No matter what you think about streaming versus linear, it's hard to avoid the obvious when it comes to Prime Video and “Thursday Night Football.” There has been improvement vs. a year ago, its first year with the NFL packages.
Through a third of the season, Nielsen-measured TV ratings are up 25% versus last season game to average 12.91 million viewers.

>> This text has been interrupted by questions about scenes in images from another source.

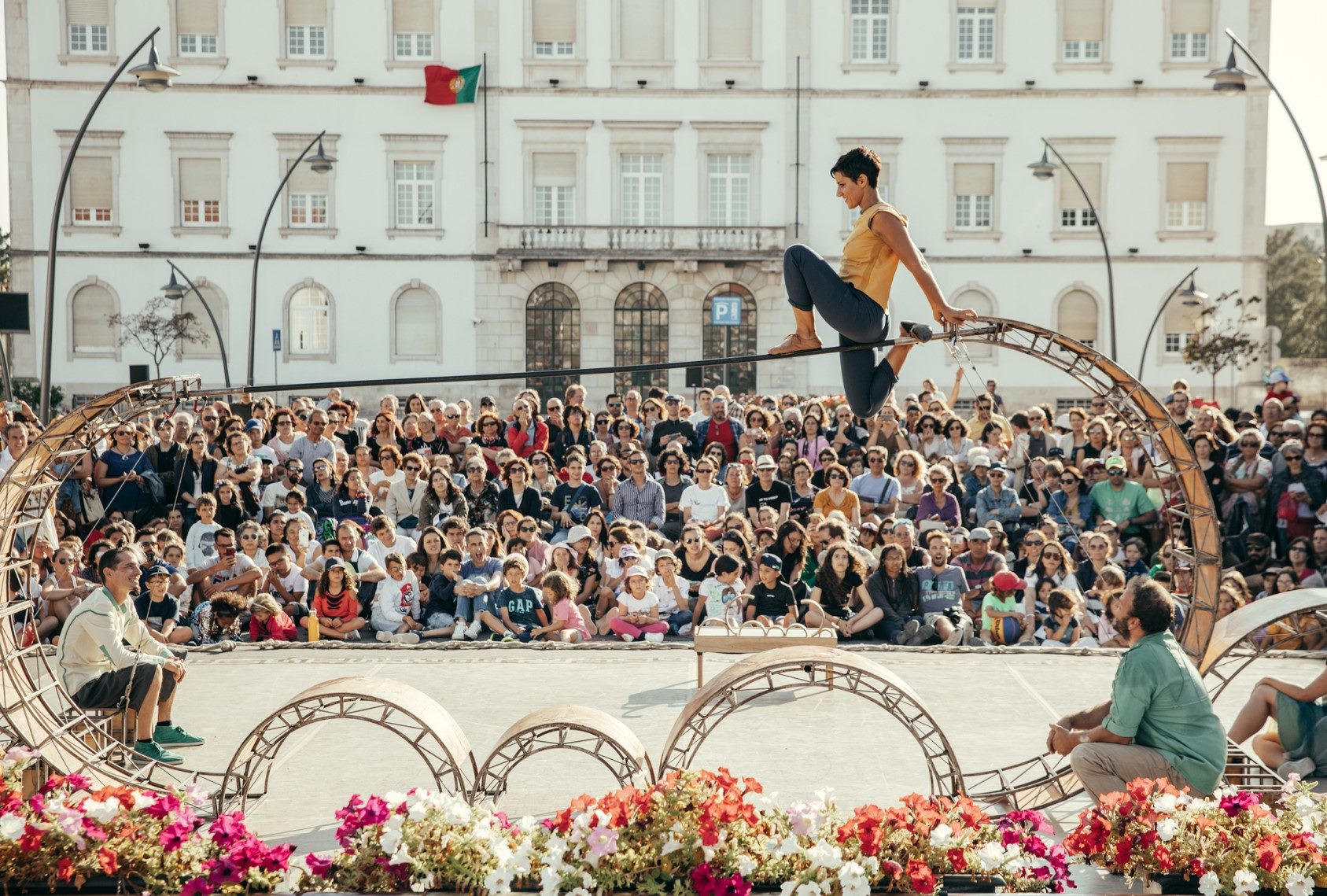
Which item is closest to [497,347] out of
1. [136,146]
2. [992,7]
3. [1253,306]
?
[136,146]

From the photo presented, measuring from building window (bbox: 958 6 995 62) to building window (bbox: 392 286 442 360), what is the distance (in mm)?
14701

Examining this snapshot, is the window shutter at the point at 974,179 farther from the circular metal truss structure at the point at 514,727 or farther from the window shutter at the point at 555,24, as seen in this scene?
the circular metal truss structure at the point at 514,727

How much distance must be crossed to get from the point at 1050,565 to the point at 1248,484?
2.62m

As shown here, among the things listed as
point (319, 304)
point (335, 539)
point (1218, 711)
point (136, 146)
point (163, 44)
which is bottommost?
point (1218, 711)

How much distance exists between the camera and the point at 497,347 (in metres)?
34.0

But perhaps more importantly, that level is 13% higher than 2021 -- so far -- when it was 11.4 million airing on the Fox Television Network/NFL Network.
The last data point is important because that number is against linear broadcast TV -- the Fox Television Network/NFL Network.
Both seasonal airings of “Thursday Night Football” -- on Fox and Amazon Prime Video -- allowed local-market fans of teams that play on the night to view the game via over-the-air broadcast TV on their home-market stations.
At the same time, the rest of the country still needs to choose whether to pay for it or not -- that is, getting a subscription to Amazon Prime or Prime Video. Consumers can also live stream on Twitch.
The overall picture of the 12.9 million viewers average -- comes from Prime, out-of-home, local station, and computer/mobile device measures.
Even with some big asterisks -- in terms of the new ways that viewers can now access “TNF” versus 2021 -- this is a major victory for streaming.
To be fair, Amazon's first season for its exclusive airing of “TNF” in 2022 didn't go that well. It had to offer makegoods for lower-than-expected -- and promised -- viewership to advertisers. Nielsen-only measurement of “TNF” was 9.6 million. Adding in Amazon's first-party internal metrics brought it up to 11.3 million for the complete first season.
In both seasons, Amazon has touted another high number: the median age of its "TNF" viewer is 47 years old -- seven years younger than viewers watching the NFL on linear TV networks.
The NFL believes Amazon has done a great job of promoting “TNF.” Surely Amazon's massive marketing machine -- around its monthly Prime subscription service --- is a big help.
In turn, this has benefitted the entire company -- tangentially and otherwise.
What about financial profitability? Drilling down on this granularity of just the programming and the advertising revenue supporting it may be tougher to figure out when it comes to Amazon's spending of over $1 billion a year in a 11-year contract for the rights of “TNF.”
No matter. There is more to do -- like perhaps the new NBA TV/streaming deals to come.
Amazon is not the only platform looking at this. Consider Apple, perhaps YouTube and other big digital media companies with deep pockets.
Could even Netflix be in the hunt? Know this: Everyone want to be in the game, and everyone wants to play ball.